→ AVAILABLE DATA:
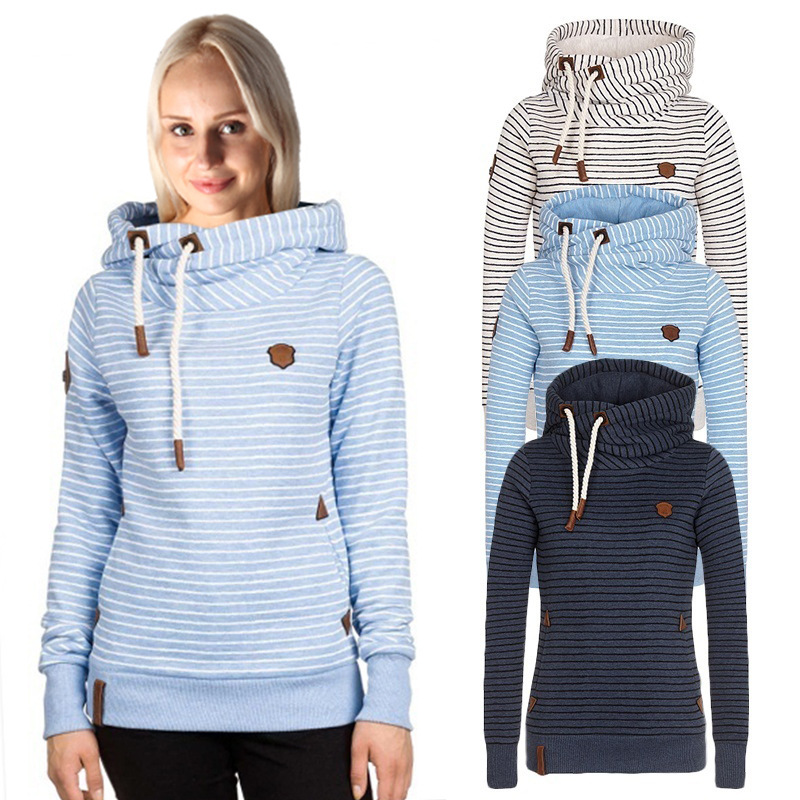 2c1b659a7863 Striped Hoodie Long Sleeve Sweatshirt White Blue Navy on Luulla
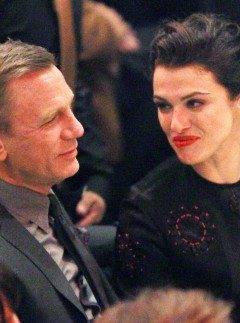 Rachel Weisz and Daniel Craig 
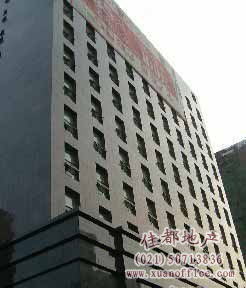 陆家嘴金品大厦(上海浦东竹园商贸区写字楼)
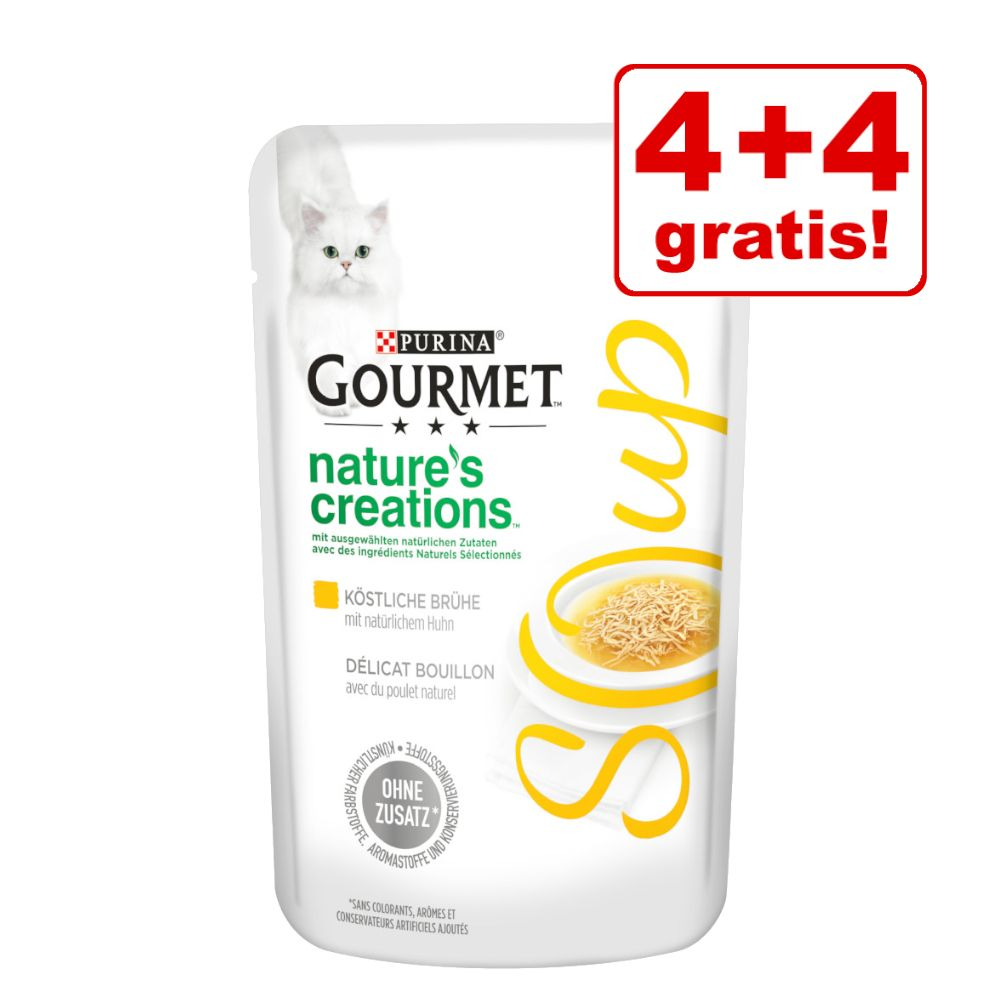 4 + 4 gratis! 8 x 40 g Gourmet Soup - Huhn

→ ABOUT THIS EXERCISE:
Copy out all the data exactly. No images belong in the copy.

→ EXERCISE RESULT:
 2c1b659a7863 Striped Hoodie Long Sleeve Sweatshirt White Blue Navy on Luulla
 Rachel Weisz and Daniel Craig 
 陆家嘴金品大厦(上海浦东竹园商贸区写字楼)
 4 + 4 gratis! 8 x 40 g Gourmet Soup - Huhn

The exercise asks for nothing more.